Severe coral bleaching along the Great Barrier Reef has prompted Australian wildlife officials to raise its response to Level 3 - the highest response level.
World Wildlife Fund (WWF) Australia recently released alarming video and photos of huge swathes of bleached coral near Lizard Island, located in the northern part of the reef.
The Great Barrier Reef is the world's largest coral reef system. As of three weeks ago, Lizard Island was suffering the worst bleaching in 15 years. Unfortunately, it has continued to deteriorate since then, largely due to climate change and increasing temperatures.

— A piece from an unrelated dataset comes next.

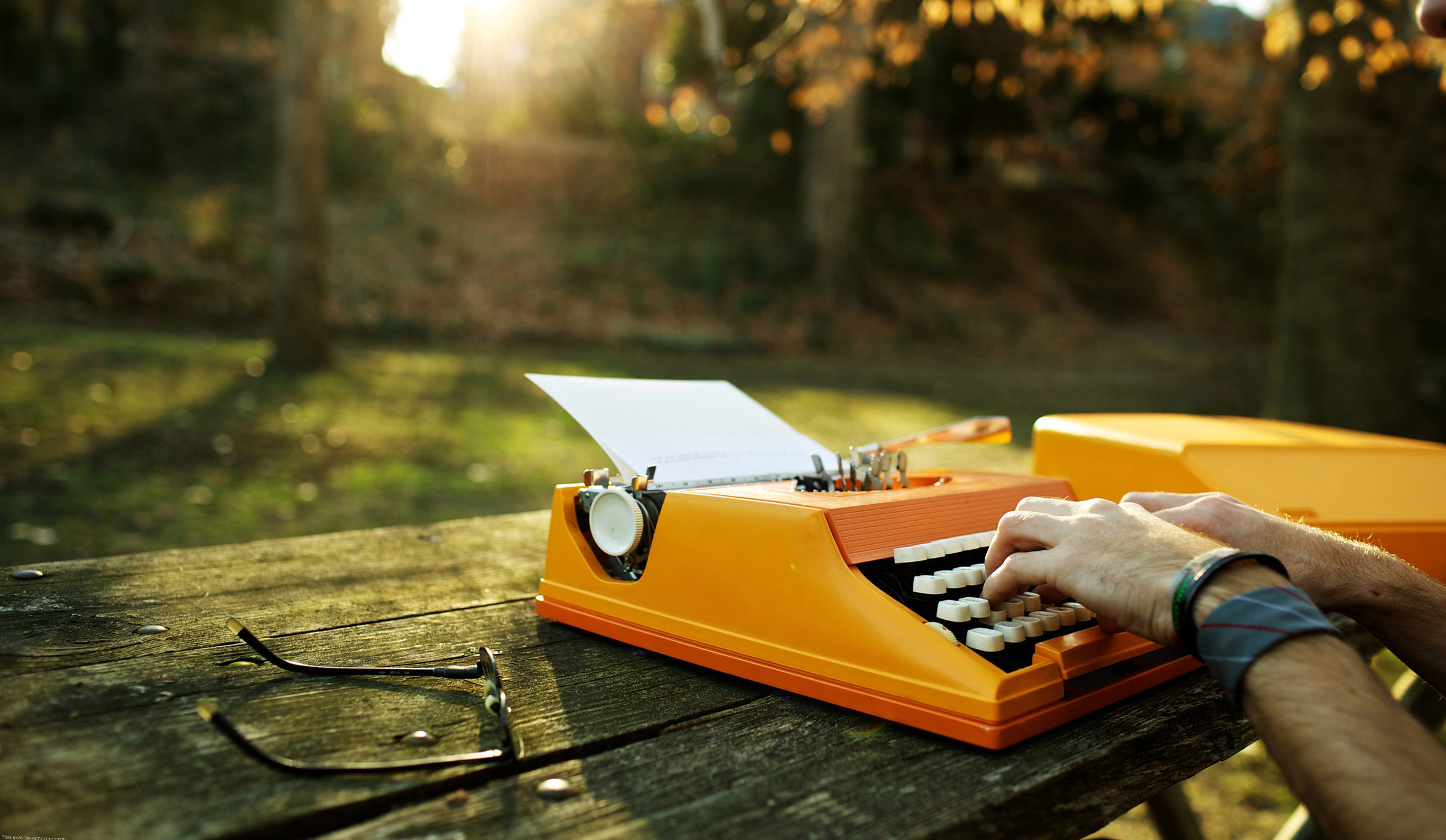 Orange-typewriter.jpg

"The new video and stills are very concerning and show large sections of coral drained of all color and fighting for survival," said Richard Leck, WWF spokesperson. "This is the worst coral bleaching event ever to hit this most pristine part of the Great Barrier Reef."
After researchers working on the island reported the worst level of bleaching in 15 years, Australia's Environment Minister Greg Hunt flew over parts of Lizard Island to survey the bleaching event firsthand.
"It is not as severe at this stage as 1998 or 2002, which were both El Nino-related events, it is however, in the northern parts a cause for concern," Hunt said. "The reef is 2,300 kilometers long and the bottom three-quarters is in strong condition, but as we head north, it becomes increasingly prone to bleaching. Essentially what you could see was patches of coral bleaching as you approached Lizard Island."
A Level 3 response allows the Great Barrier Reef Marine Park Authority to increase surveying efforts to better understand what was happening. The Federal Government plans to fund another round of surveys at the same 40 sites of the reef area in September this year. The goal, they say, is to assess the health of corals and potential recovery options.
"The new project that the Minister is announcing today is really high technology and will speed up the rate of which we can get a full snapshot of the reef, using imaging recognition software, very much faster than the diver underwater days," said Russell Reichelt, chairman of the Great Barrier Reef Marine Park Authority.
The minister added that this information is vital to preserving the Great Barrier Reef, as the "frequency of coral bleaching events and the severity of tropical cyclones are predicted to increase in the future."
Coral bleaching, a process by which corals turn white or fade, threatens a valuable source of biodiversity, tourism and fishing. It occurs when reef symbiosis - the mutually beneficial relationship between two coral reef organisms - is disrupted by a rise in ocean warming driven by the release of greenhouse gases.
The Great Barrier Reef, which also struggles with farming run-off, development and the coral-eating crown-of-thorns starfish, missed being put on the United Nations' "in danger" list by hair last year. Researchers working on the Reef 2050 protection plan hope to improve the reef's health by banning the dumping of dredge spoil at sea, limiting port development and focusing on cleaning up water running onto the reef.